Plecker’s focus on the separation of races was bolstered by the eugenics movement, which argued that people with “inferior” genes should be stopped from having children. Laws and marriage applications of the time required applicants to swear that they were not “a habitual criminal, idiot, imbecile, hereditary epileptic, or insane.” Plecker declared that “intermarriage of the white race with mixed stock must be made impossible.” He meticulously checked each birth certificate and marriage license in the state and wrote frequent letters to county clerks who failed to uphold the law to his standards. Additionally, he expressed his belief that there existed people who passing as white, so they could attend white schools or marry white people. Many of his letters focused on a group of families in Amherst and Rockbridge Counties, who he accused of trying to circumnavigate the law. Although there was opposition to this law which resulted in several court cases, the Racial Integrity Act was not overturned until 1967 when the United States Supreme Court ruled in Loving v. Virginia that prohibiting interracial marriage was unconstitutional.

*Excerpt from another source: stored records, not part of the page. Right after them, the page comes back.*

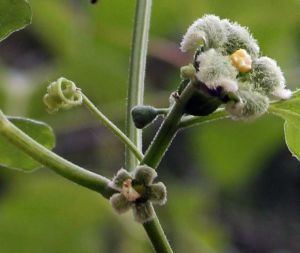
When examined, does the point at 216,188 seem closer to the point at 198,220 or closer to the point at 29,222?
the point at 198,220

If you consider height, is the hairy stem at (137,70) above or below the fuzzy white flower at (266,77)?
below

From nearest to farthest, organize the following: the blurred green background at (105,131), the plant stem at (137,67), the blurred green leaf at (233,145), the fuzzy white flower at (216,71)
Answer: the fuzzy white flower at (216,71), the plant stem at (137,67), the blurred green background at (105,131), the blurred green leaf at (233,145)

Citation: Rockbridge County (Va.) Clerk’s Correspondence [Walter Plecker to A.T. Shields], 1912-1943, Local Government Records Collection, Rockbridge Country, The Library of Virginia, Richmond.
Other Source Used:
Brendan Wolfe, “Racial Integrity Laws (1924-1930),” Encyclopedia Virginia, 4 November 2015, https://www.encyclopediavirginia.org/Racial_Integrity_Laws_of_the_1920s [viewed 21 December 2017].
Standards
Suggested Questions
Preview Activity
Scan It: Scan one page of the documents. Identify three or four phrases or sentence which stand out. What do you think is the purpose of the act? What reaction do you think it got from the general public?
Post Activity
Be the Journalist: You are a journalist preparing to write a story about Dr. Plecker and the lasting impact of the Racial Integrity Act on modern Virginians. How would you prepare to write your article? Who would you interview? What are three questions you would ask?
Current Connections: What similarities and/or differences do you see between the struggle for interracial marriage and the fight for LGBTQIA+ marriage equality?